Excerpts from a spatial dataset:

-*-*-

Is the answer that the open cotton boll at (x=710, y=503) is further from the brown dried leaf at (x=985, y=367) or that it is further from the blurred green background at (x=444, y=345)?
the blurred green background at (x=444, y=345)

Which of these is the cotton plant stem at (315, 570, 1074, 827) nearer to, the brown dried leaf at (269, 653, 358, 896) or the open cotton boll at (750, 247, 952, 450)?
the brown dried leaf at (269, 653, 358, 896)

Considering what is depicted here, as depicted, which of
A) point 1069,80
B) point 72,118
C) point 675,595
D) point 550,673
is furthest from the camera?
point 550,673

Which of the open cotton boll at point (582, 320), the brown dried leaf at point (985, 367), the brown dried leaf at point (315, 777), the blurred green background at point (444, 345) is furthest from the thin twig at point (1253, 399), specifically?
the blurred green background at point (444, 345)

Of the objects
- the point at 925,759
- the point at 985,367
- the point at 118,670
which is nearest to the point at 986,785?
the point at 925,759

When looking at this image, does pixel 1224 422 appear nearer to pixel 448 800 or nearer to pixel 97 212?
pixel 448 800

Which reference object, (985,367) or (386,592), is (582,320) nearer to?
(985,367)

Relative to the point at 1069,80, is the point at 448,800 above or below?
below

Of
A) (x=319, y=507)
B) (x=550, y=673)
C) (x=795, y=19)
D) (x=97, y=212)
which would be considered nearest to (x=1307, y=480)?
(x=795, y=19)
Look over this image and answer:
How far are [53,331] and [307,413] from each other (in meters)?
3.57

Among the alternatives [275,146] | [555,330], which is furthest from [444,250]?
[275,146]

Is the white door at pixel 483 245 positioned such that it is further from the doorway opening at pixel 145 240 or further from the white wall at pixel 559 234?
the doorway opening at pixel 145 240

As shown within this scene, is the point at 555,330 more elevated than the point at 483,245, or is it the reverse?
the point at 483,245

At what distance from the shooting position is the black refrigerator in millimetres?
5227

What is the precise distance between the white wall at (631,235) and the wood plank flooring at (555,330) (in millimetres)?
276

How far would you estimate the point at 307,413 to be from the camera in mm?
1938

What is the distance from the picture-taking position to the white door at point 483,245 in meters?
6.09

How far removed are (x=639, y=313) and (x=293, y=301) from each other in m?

-*-*-

What is being asked: Output the line holding "Which reference object, (985,367)", then every later line through the end of the records above, exactly as given and nothing else.

The output:
Which reference object, (985,367) or (386,592), is (582,320) nearer to?
(985,367)

Relative to the point at 1069,80, is the point at 448,800 above or below?
below

Of
A) (x=319, y=507)
B) (x=550, y=673)
C) (x=795, y=19)
D) (x=97, y=212)
which would be considered nearest to (x=1307, y=480)?
(x=795, y=19)
Look over this image and answer:
How far are [53,331] and [307,413] from each other (in meters)?
3.57

Among the alternatives [275,146] | [555,330], which is furthest from [444,250]?
[275,146]

Is the white door at pixel 483 245 positioned such that it is further from the doorway opening at pixel 145 240 or further from the white wall at pixel 559 234?
the doorway opening at pixel 145 240

As shown within this scene, is the point at 555,330 more elevated than the point at 483,245, or is it the reverse?
the point at 483,245

At what distance from the shooting position is the black refrigerator in millimetres?
5227

What is the precise distance between the white wall at (631,235) and the wood plank flooring at (555,330) (in millimetres)?
276

How far would you estimate the point at 307,413 to be from the camera in mm?
1938

What is the distance from the picture-taking position to the white door at point 483,245 in meters?
6.09

How far removed are (x=639, y=313) and (x=293, y=301) from each other in m?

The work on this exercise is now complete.